Constatant son impuissance à sortir de l’impasse politique, al-Sadr avait même exigé la démission de membres de son groupe parlementaire en juin dernier. Cette manœuvre visait un retour en force prévu après le rappel des Sadristes démissionnaires par les autres députés. Ce rappel n’a jamais eu lieu. Au contraire, les autres partis chiites cherchent à former un nouveau gouvernement en l’absence du mouvement sadriste. S’en est suivi une occupation du Parlement par ses partisans le mois suivant. Ceux-ci demandaient la démission de l’ensemble de la classe dirigeante.

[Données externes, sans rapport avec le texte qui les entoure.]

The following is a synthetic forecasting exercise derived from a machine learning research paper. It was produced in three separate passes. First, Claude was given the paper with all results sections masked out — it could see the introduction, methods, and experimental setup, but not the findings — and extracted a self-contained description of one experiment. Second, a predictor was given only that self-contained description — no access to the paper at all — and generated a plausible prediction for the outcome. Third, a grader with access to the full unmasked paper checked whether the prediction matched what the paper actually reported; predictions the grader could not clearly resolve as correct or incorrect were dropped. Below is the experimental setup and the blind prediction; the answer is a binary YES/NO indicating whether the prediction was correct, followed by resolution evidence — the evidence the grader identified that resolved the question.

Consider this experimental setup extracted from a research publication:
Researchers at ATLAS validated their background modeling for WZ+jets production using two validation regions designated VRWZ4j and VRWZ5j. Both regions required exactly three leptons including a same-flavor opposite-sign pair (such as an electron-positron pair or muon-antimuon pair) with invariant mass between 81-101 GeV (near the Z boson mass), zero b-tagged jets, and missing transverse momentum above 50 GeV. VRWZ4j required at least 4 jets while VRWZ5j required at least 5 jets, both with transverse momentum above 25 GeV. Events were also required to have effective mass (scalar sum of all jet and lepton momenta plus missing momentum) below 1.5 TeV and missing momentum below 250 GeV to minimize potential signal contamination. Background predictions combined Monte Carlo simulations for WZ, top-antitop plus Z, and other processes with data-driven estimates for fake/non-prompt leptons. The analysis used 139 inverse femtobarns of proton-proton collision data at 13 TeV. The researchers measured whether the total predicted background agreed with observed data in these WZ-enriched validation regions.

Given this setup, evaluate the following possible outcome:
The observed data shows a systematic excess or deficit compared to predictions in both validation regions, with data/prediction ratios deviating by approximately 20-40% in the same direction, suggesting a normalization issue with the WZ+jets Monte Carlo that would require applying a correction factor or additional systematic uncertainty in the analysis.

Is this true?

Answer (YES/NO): NO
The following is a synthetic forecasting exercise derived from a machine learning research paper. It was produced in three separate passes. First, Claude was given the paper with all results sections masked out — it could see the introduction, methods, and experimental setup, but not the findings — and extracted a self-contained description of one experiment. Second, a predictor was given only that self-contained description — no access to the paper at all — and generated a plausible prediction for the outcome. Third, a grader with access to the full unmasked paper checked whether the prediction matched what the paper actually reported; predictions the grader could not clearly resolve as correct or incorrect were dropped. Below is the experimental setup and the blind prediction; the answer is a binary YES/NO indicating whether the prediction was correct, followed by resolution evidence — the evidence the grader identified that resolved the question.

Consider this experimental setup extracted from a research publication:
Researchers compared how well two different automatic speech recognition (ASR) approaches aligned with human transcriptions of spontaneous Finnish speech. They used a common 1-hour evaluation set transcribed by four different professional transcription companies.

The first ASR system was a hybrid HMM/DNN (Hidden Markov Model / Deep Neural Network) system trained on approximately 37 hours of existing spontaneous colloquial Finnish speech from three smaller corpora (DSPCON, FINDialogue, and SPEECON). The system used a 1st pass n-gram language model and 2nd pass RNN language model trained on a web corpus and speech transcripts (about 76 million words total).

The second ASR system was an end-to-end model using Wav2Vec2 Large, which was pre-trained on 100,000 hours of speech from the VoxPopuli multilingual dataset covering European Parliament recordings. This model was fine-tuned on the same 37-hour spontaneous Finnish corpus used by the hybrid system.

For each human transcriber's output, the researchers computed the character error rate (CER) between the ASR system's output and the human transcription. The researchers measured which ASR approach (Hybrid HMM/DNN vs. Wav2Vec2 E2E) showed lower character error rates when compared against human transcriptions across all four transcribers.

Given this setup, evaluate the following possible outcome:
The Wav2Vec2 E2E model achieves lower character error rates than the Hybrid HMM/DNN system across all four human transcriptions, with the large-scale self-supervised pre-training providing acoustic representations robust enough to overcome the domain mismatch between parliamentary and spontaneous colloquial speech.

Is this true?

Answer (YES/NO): YES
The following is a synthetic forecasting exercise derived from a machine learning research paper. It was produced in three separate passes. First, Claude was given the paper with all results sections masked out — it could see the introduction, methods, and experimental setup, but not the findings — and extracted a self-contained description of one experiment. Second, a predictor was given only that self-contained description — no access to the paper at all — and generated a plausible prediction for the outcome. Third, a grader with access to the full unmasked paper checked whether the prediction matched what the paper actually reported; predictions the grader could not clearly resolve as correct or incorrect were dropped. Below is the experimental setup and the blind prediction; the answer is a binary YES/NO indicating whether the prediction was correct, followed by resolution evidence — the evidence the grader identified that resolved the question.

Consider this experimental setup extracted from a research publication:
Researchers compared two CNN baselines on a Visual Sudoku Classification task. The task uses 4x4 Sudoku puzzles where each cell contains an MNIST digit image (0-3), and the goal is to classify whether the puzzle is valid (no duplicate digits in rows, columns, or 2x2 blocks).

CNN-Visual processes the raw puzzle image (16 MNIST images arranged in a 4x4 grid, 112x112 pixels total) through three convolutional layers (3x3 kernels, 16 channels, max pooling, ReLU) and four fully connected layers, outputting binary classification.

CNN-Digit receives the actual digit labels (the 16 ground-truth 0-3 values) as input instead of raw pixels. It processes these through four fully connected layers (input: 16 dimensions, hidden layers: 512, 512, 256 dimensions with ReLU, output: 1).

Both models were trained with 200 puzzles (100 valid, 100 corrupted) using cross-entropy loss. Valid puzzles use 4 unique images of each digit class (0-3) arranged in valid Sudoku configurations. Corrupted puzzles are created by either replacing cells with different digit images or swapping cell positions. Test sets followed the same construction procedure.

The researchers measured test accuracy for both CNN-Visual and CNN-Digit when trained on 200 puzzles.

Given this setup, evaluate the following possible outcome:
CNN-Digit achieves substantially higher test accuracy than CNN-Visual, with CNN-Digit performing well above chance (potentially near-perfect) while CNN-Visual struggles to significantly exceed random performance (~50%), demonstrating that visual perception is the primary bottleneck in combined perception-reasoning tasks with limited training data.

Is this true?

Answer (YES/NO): YES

Al-Sadr joue la stratégie de la corde raide pour provoquer un changement du statu quo dans de possibles tractations politiques. Les différentes factions pourraient en effet prochainement négocier l’élaboration de nouvelles lois électorales ou la formation d’un gouvernement. En initiant de façon évasive une mobilisation aussi massive que violente, puis, en l’arrêtant net, le leader charismatique fait montre d’une emprise patente sur ses partisans. Ceux-ci se révèlent être un véritable levier de pression sur ses ennemis.
Le camp Sadr est engagé dans une lutte pour le contrôle de l’agenda politique. Il ambitionne de faire accéder Sadr au poste de Premier ministre. Le poste est disputé à ses principaux adversaires pro-Iran, incarnés politiquement par l’Alliance Fatah. Ce camp, s’il a perdu la main sur la majeure partie du Parlement, peut encore compter sur un réseau étoffé de milices paramilitaires. Cette galaxie de milices se regroupe au sein du Hachd al-Chaabi, qui entretient des liens flous avec l’armée.
Vers un scénario du pire
Lors des affrontements de la Zone verte, les deux camps ont fait preuve d’une logique brutale débridée. En effet, le gain de territoire et le ciblage de locaux appartenant au camp adverse semblent avoir été la principale préoccupation des combattants. Une attitude guerrière qui fait planer le risque d’un débordement général de violence entre milices interposées. Des violences pourraient également éclater au sein des classes populaires non-politisées. Face à cette absence de retenue inédite, seul le déploiement partiel des moyens opérationnels du Hachd ainsi que l’appel d’al-Sadr à ses partisans de se retirer des lieux de combat en « une heure » ont pu éviter au conflit de dégénérer en une guerre civile intracommunautaire.
Un scénario de guerre entre chiites est aujourd’hui plausible en Irak. Néanmoins, celui-ci reste conditionné à l’absence d’options politiques acceptables pour les leaders de chaque camp. Par ailleurs, tous les partis antagonistes s’accordent sur la nécessité d’organiser des élections anticipées. Pour autant, rien ne garantit qu’elles doteront l’Irak d’un gouvernement intégrant l’ensemble des composantes ethnoreligieuses et partisanes du pays. Rien ne garantit non plus qu’elle assureront une nouvelle stabilité nationale alors que l’Iran cherche à contenir le mouvement sadriste via ses milices supplétives.